SnpSift filter is one of the most useful SnpSift commands. Using SnpSift filter you can filter VCF files using arbitrary expressions, for instance "(QUAL > 30) | (exists INDEL) | ( countHet() > 2 )". The actual expressions can be quite complex, so it allows for a lot of flexibility.

Typical usage

Some examples for the impatient:

  • I want to filter out samples with quality less than 30:

    cat variants.vcf | java -jar SnpSift.jar filter " ( QUAL >= 30 )" > filtered.vcf
    
  • ...but we also want InDels that have quality 20 or more:

    cat variants.vcf | java -jar SnpSift.jar filter "(( exists INDEL ) & (QUAL >= 20)) | (QUAL >= 30 )" > filtered.vcf
    
  • ...or any homozygous variant present in more than 3 samples:

    cat variants.vcf | java -jar SnpSift.jar filter "(countHom() > 3) | (( exists INDEL ) & (QUAL >= 20)) | (QUAL >= 30 )" > filtered.vcf
    
  • ...or any heterozygous sample with coverage 25 or more:

    cat variants.vcf | java -jar SnpSift.jar filter "((countHet() > 0) && (DP >= 25)) | (countHom() > 3) | (( exists INDEL ) & (QUAL >= 20)) | (QUAL >= 30 )" > filtered.vcf
    
  • I want to keep samples where the genotype for the first sample is homozygous variant and the genotype for the second sample is reference:

    cat variants.vcf | java -jar SnpSift.jar filter "isHom( GEN[0] ) & isVariant( GEN[0] ) & isRef( GEN[1] )" > filtered.vcf
    
  • I want to keep samples where the ID matches a set defined in a file:

    cat variants.vcf | java -jar SnpSift.jar filter --set my_rs.txt "ID in SET[0]" > filtered.vcf
    

    and the file my_rs.txt has one string per line, e.g.:

    rs58108140
    rs71262674
    rs71262673
    

You can combine any conditions you want using boolean operators.

Command line options

Usage: java -jar SnpSift.jar filter [options] 'expression' [input.vcf]
Options:
    -a|--addFilter   : Add a string to FILTER VCF field if 'expression' is true. Default: '' (none)
    -e|--exprFile    : Read expression from a file
    -f|--file        : VCF input file. Default: STDIN
    -i|--filterId    : ID for this filter (##FILTER tag in header and FILTER VCF field). Default: 'SnpSift'
    -n|--inverse     : Inverse.
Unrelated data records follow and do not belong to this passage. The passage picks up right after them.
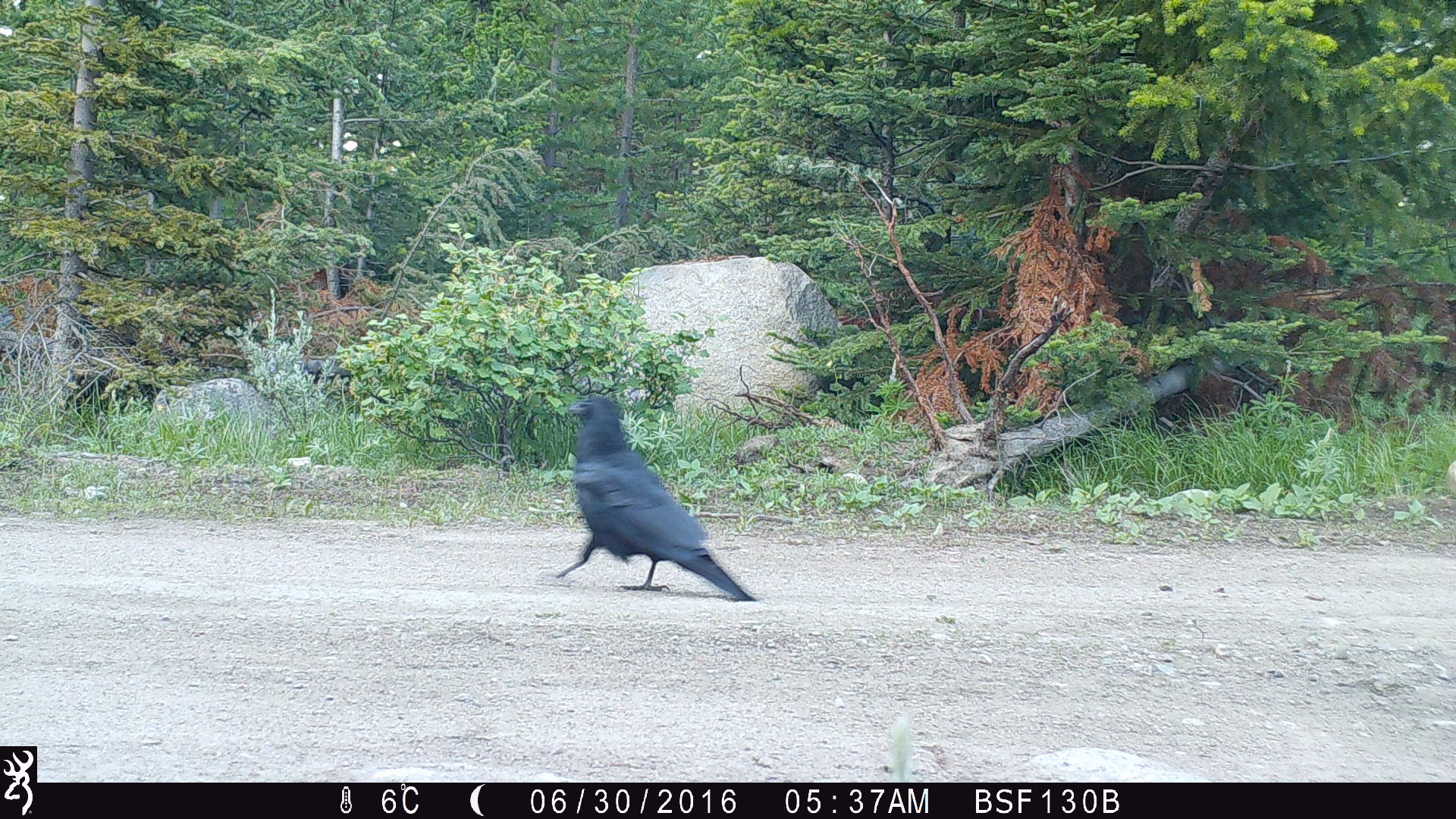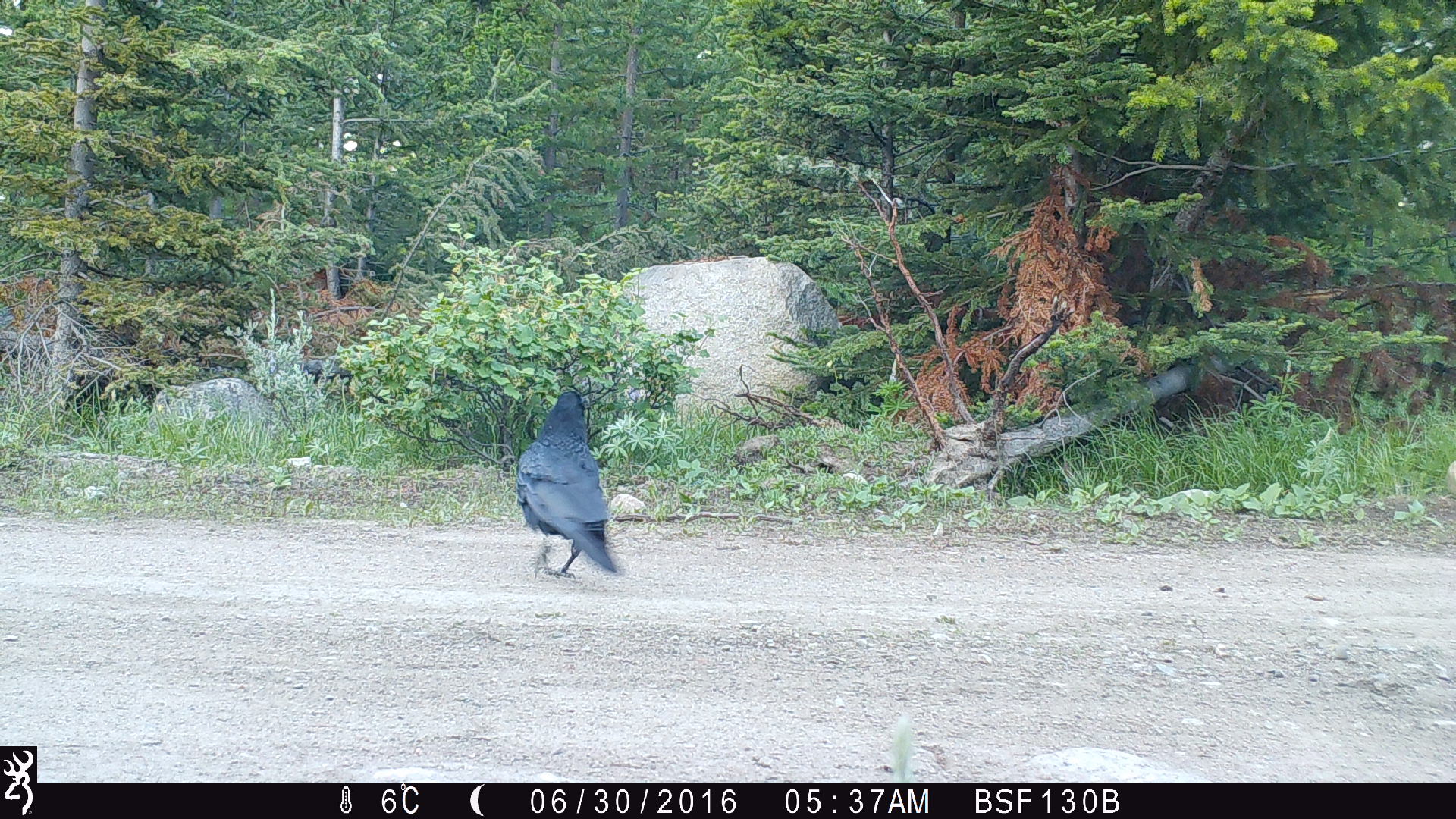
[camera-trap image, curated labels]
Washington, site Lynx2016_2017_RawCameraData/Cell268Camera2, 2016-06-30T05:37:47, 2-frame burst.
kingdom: Animalia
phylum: Chordata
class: Aves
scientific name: Aves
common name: birds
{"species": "Aves (birds)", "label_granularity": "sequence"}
Show lines that do not match filter expression
    -p|--pass        : Use 'PASS' field instead of filtering out VCF entries
    -r|--rmFilter    : Remove a string from FILTER VCF field if 'expression' is true (and 'str' is in the field). Default: '' (none)
    -s|--set         : Create a SET using 'file'
    --errMissing     : Error is a field is missing. Default: false
    --format         : SnpEff format version: {2, 3}. Default: Auto
    --galaxy         : Used from Galaxy (expressions have been sanitized).

Variables

All VCF fields can be used as variables names, as long as they are declared in the VCF header OR they are "standard" VCF fields (as defined by the VCF 4.1 specification).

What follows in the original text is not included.